FrontCover1Neil Percival Young OC OM (born November 12, 1945) is a Canadian-American singer, musician and songwriter. After embarking on a music career in Winnipeg in the 1960s, Young moved to Los Angeles, joining Buffalo Springfield with Stephen Stills, Richie Furay and others. Since the beginning of his solo career with his backing band Crazy Horse, Young has released many critically acclaimed and important albums, such as Everybody Knows This Is Nowhere, After the Gold Rush, Harvest, On the Beach and Rust Never Sleeps. He was a part-time member of Crosby, Stills, Nash & Young.

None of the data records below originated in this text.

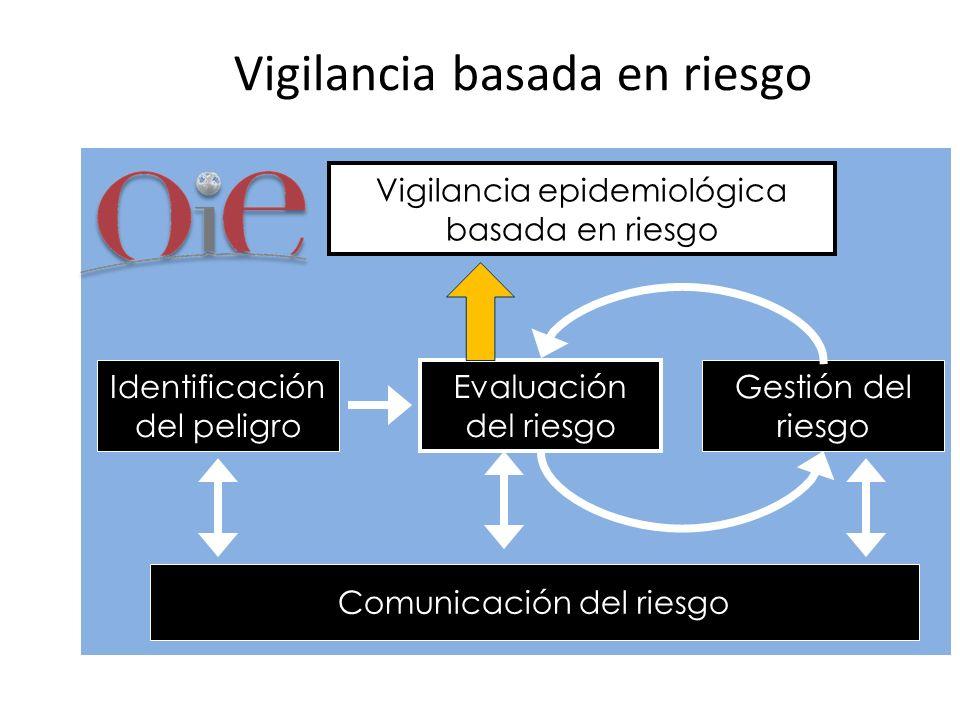 Vigilancia basada en riesgo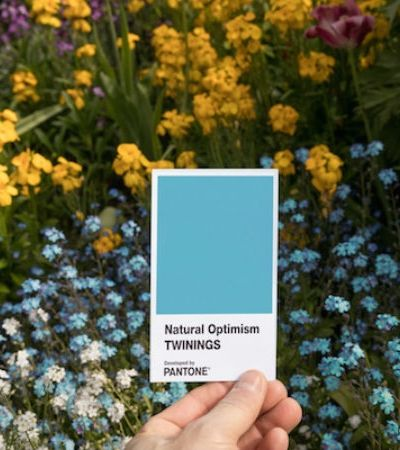 Pantone cria a cor 'otimismo natural' e estamos todos precisando dela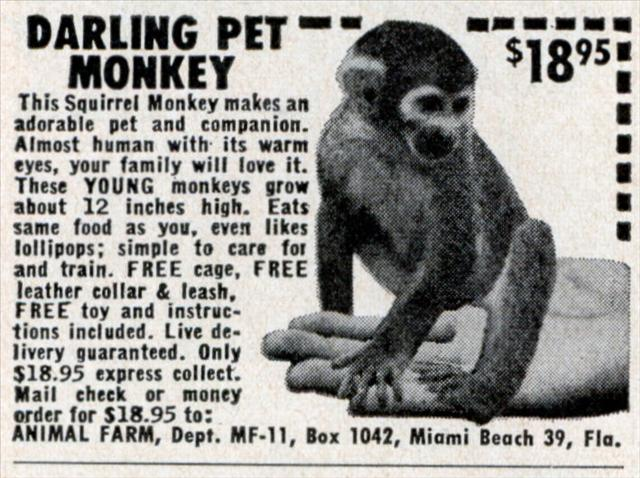 med_pet_monkey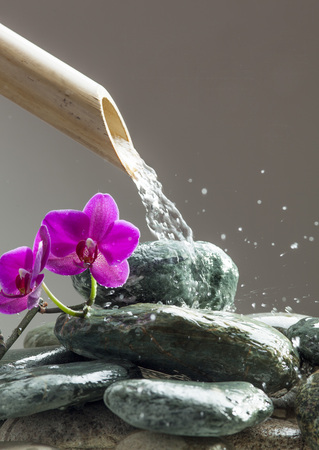 pink orchid next to water source with beautiful pebbles, pink orchids and bamboo pipe for peace and relaxation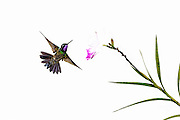 Purple-throated Mountaingem - Lampornis calolaemus flying to feed on a flower.  Created as a high key image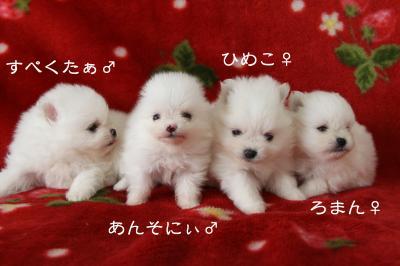 4赤ちゃんズ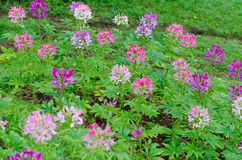 Multi-colored cleome (spider flower) in garden Stock Photos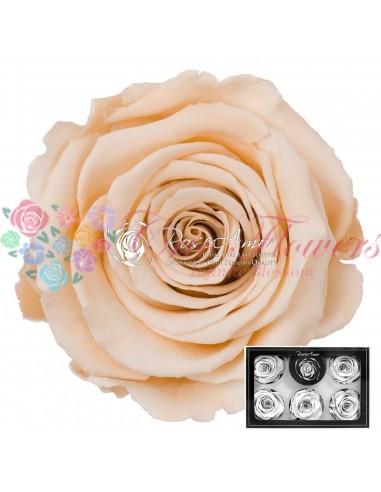 Trandafiri Criogenati Sampanie XLCha01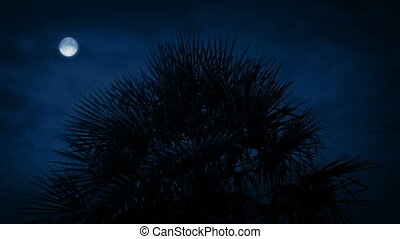 Spiky tree with full moon above in the dark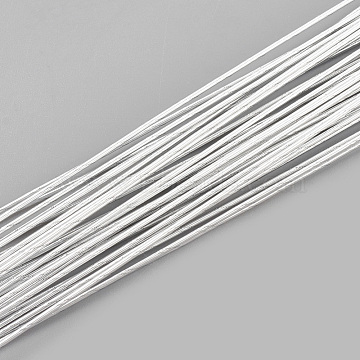 0.6mm WhiteSmoke Iron Wire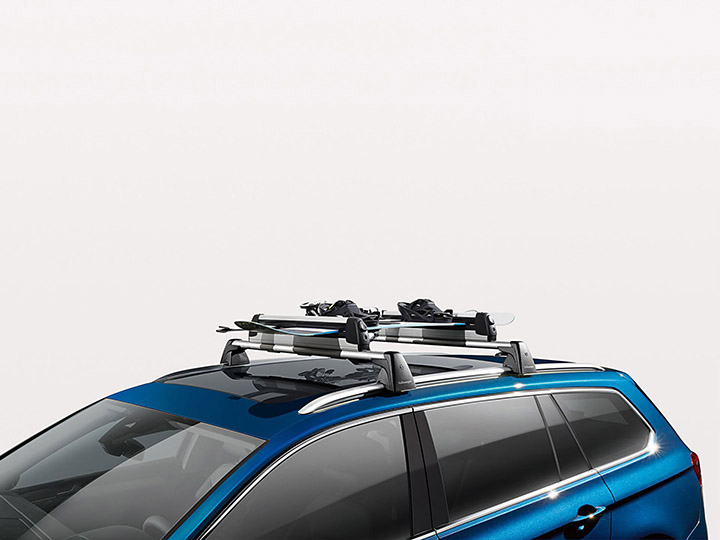 Ski and snowboard carrier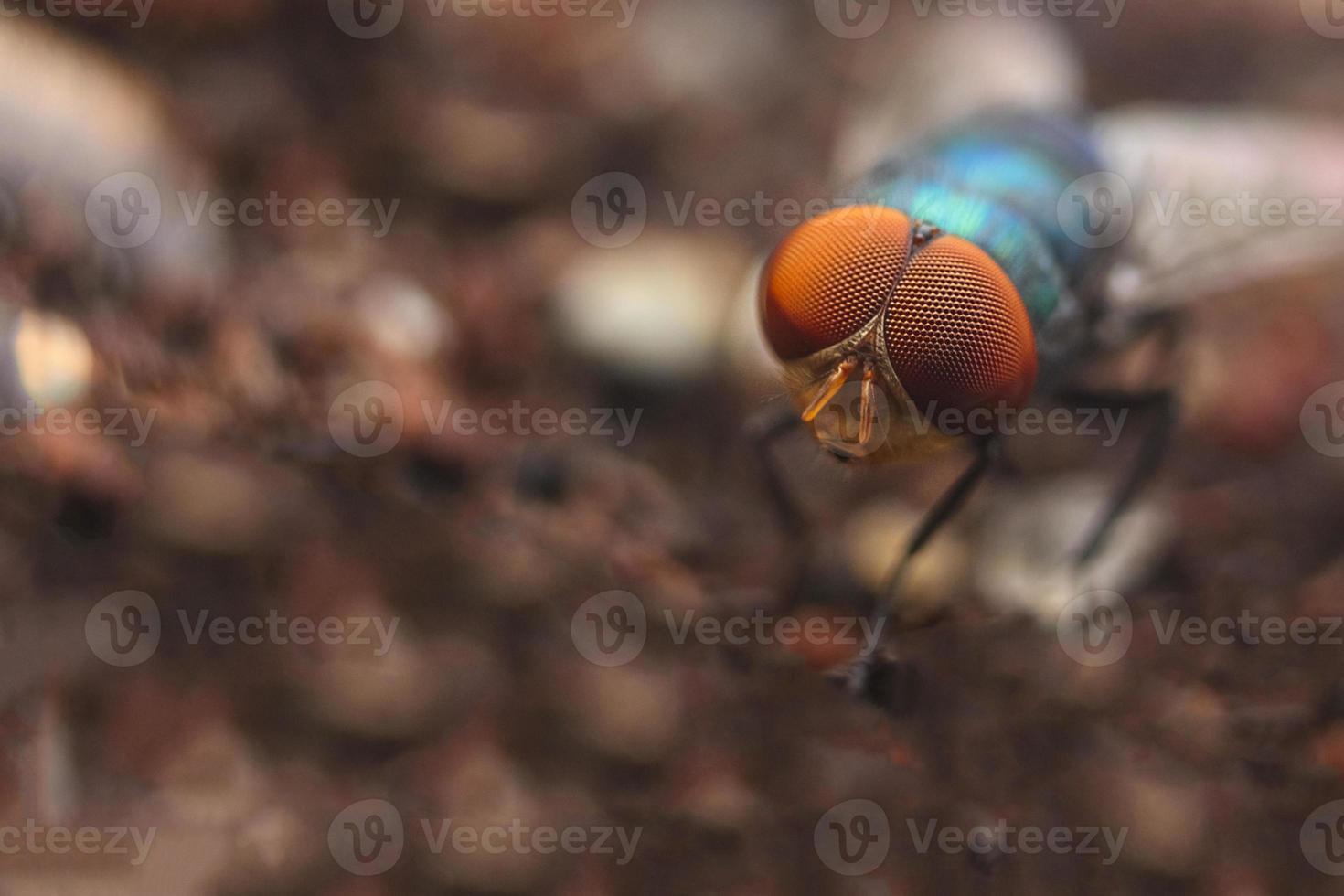la mosca comune (musca domestica) foto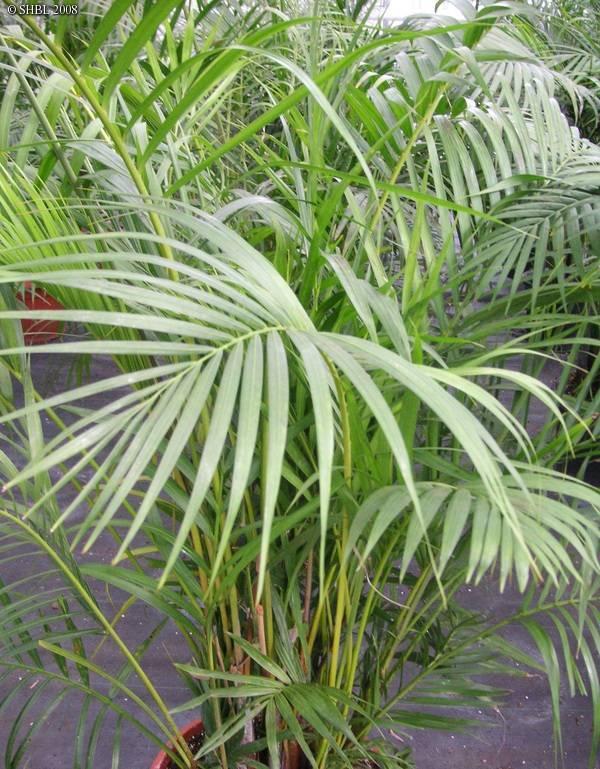 Пальма арека: уход в домашних условиях, фото, размножение и виды, почему сохнет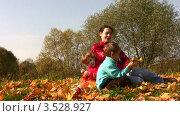 Купить «Мамам с сыном и дочкой сидят в парке на осенних листьях», видеоролик № 3528927, снято 8 октября 2008 г. (c) Losevsky Pavel / Фотобанк Лори
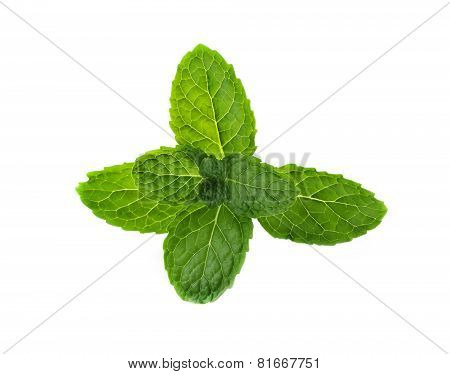 Fresh Mint On White Background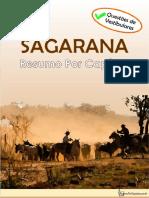 Sagarana Resumo Por Capitulo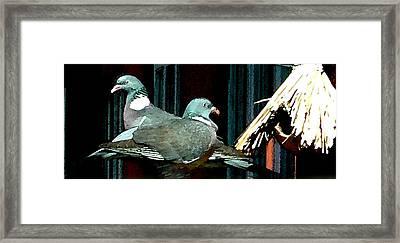 Holy Pigeon Couple Mates For Ever Enjoy The Garden Peace Framed Print by Colette V Hera  Guggenheim
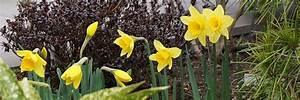 Garten Im März : der garten im m rz das fr hjahr beginnt tipps tricks ~ Lizthompson.info Haus und Dekorationen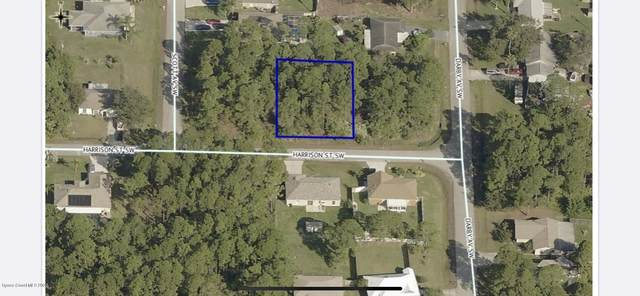 285 Harrison Street SW, Palm Bay, FL 32908 (MLS #882947) :: Engel & Voelkers Melbourne Central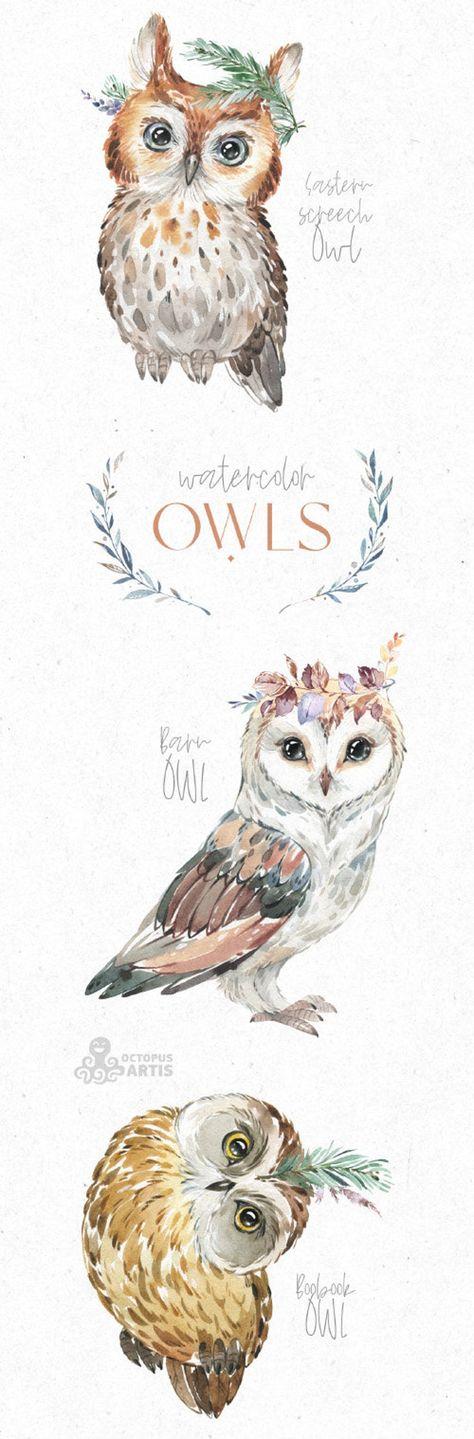 Owls. Watercolor animals clipart, woodland, birds, forest, wreath, floral, cute, nursery art, nature
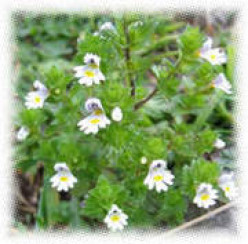 Eyebright:   The Better to See You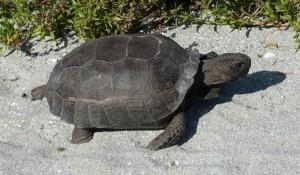Joe Angelo - Turtle 2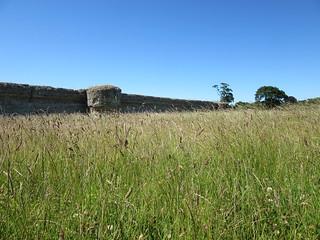 Burgh Castle Roman Fort, Burgh Castle, Norfolk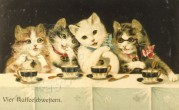 Four cats drink coffee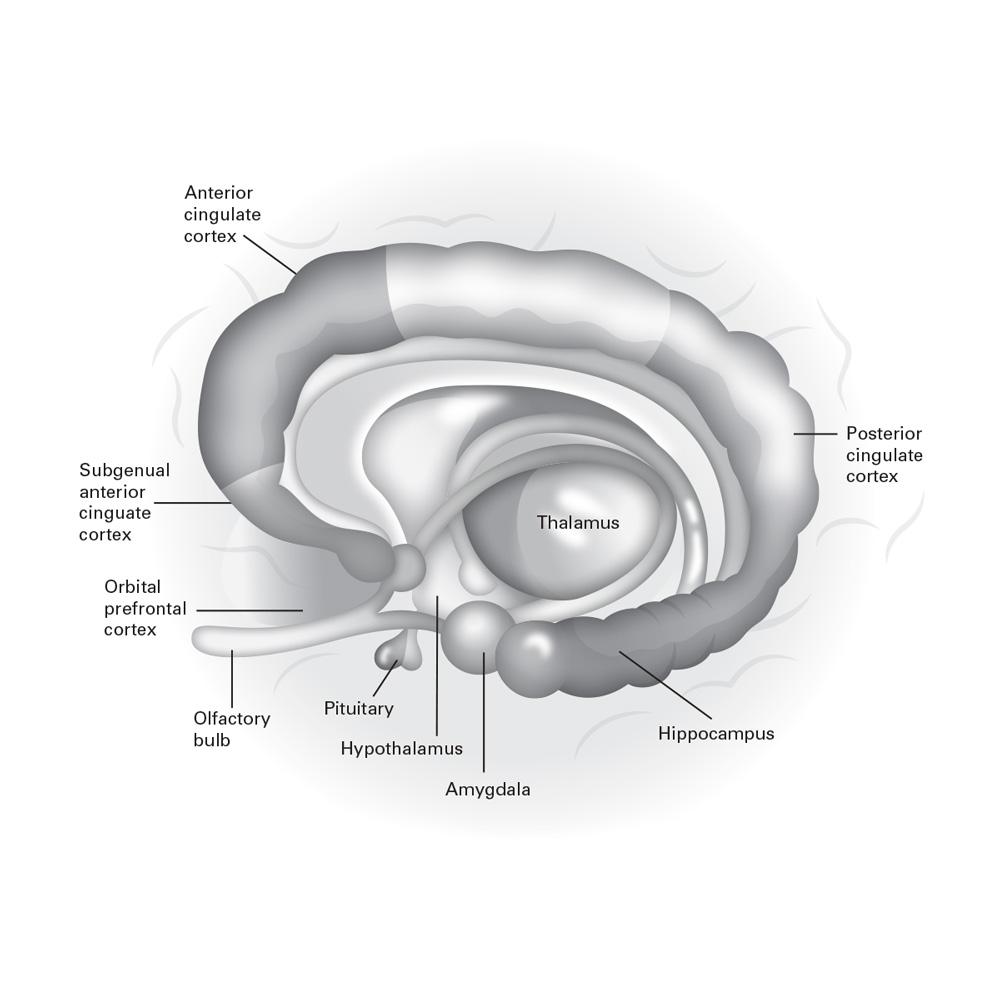 Medical Illustration 3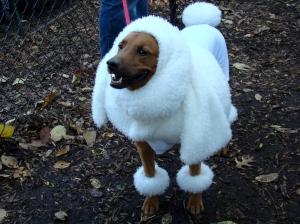 dogwearingpoodle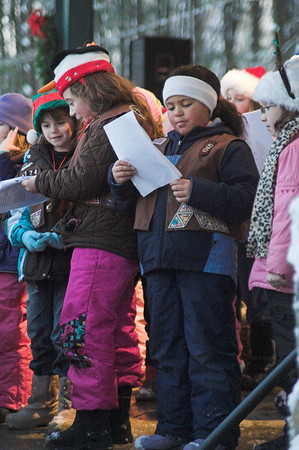 Rotary Tree Lighting 2009
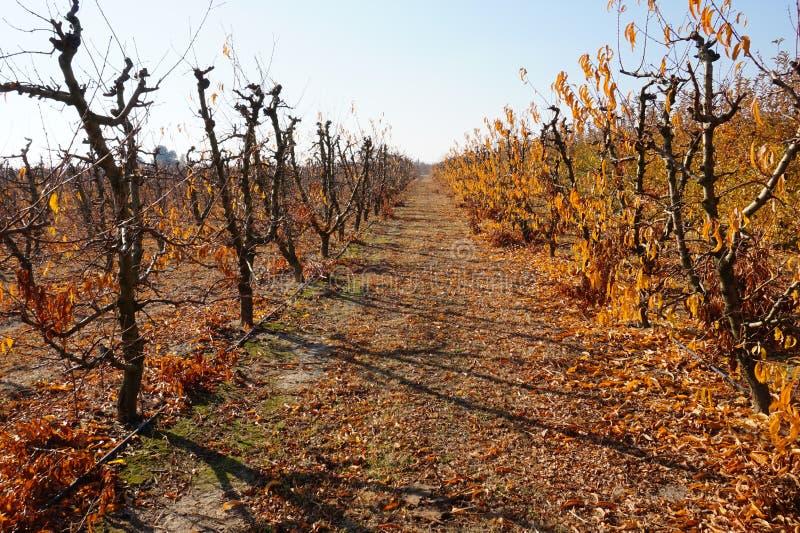 Los árboles, las hojas que caían vinieron otoño en España imagen de archivo libre de regalías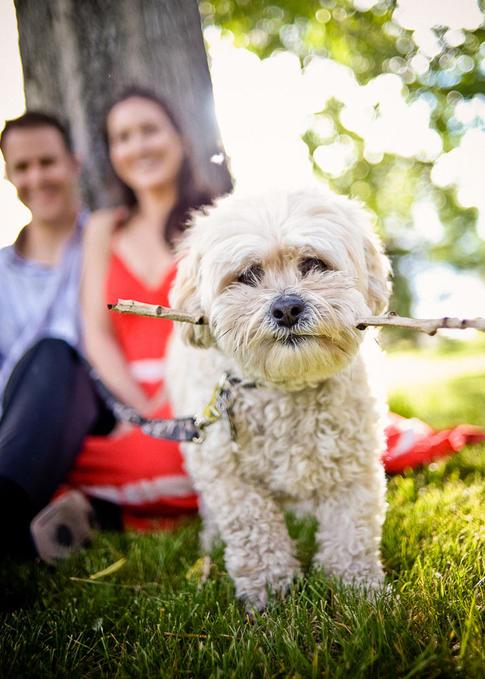 Dog at engagment session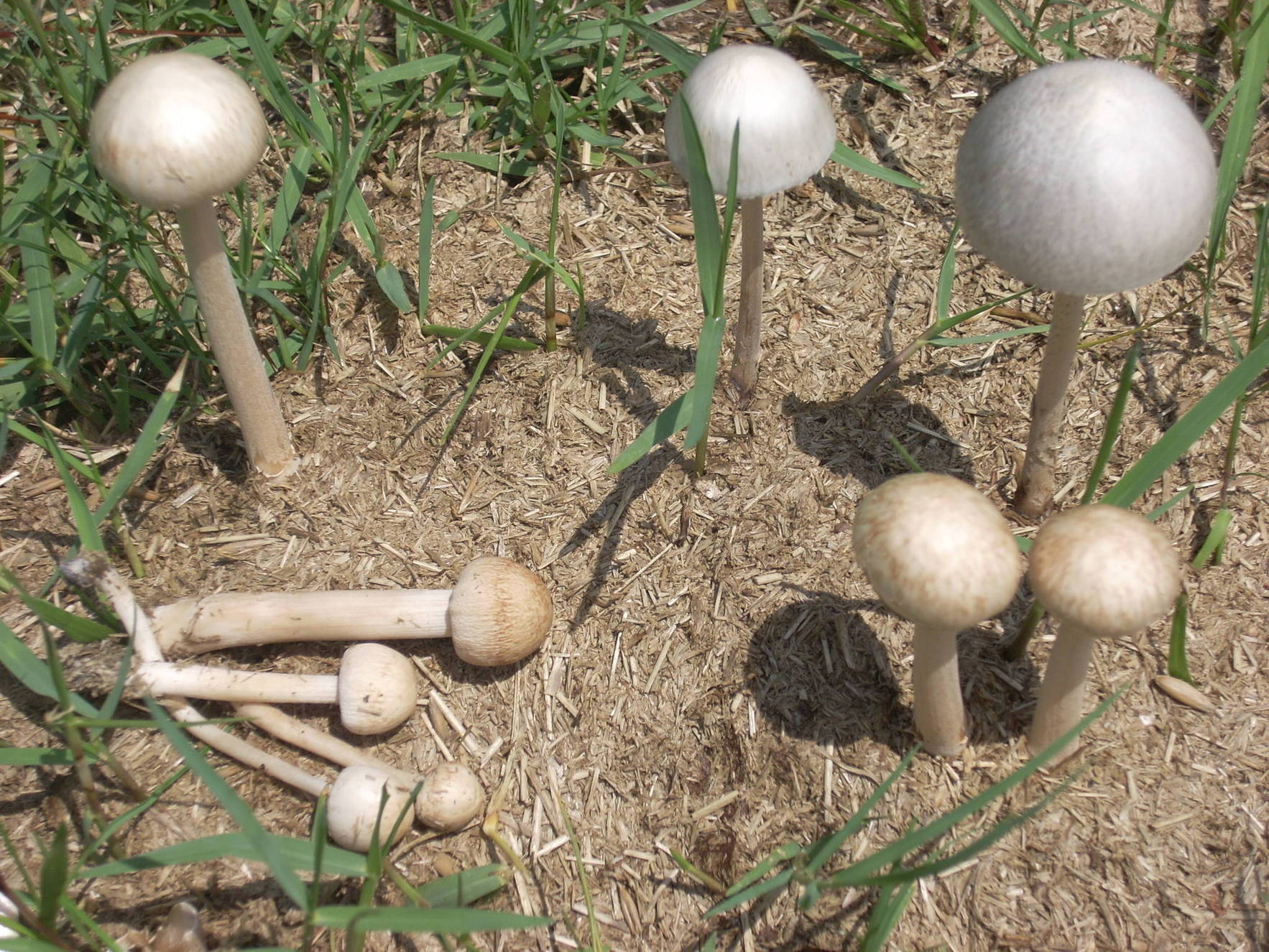 mushrooms in horse manure - The Psychedelic Experience ...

Young has received several Grammy and Juno Awards. The Rock and Roll Hall of Fame inducted him twice: in 1995 as a solo artist and in 1997 as a member of Buffalo Springfield. In 2000, Rolling Stone named Young No. 34 on their list of the 100 greatest musical artists. According to Acclaimed Music, he is the seventh most celebrated artist in popular music history.

NeilYoung01

His guitar work, deeply personal lyrics[8][9][10] and signature high tenor singing voice define his long career. He also plays piano and harmonica on many albums, which frequently combine folk, rock, country and other musical genres. His often distorted electric guitar playing, especially with Crazy Horse, earned him the nickname “Godfather of Grunge” and led to his 1995 album Mirror Ball with Pearl Jam. More recently he has been backed by Promise of the Real. 21 of his albums and singles have been certified Gold and Platinum in U.S by RIAA certification.

NeilYoung03

Young directed (or co-directed) films using the pseudonym “Bernard Shakey”, including Journey Through the Past (1973), Rust Never Sleeps (1979), Human Highway (1982), Greendale (2003), and CSNY/Déjà Vu (2008). He also contributed to the soundtracks of the films Philadelphia (1993) and Dead Man (1995).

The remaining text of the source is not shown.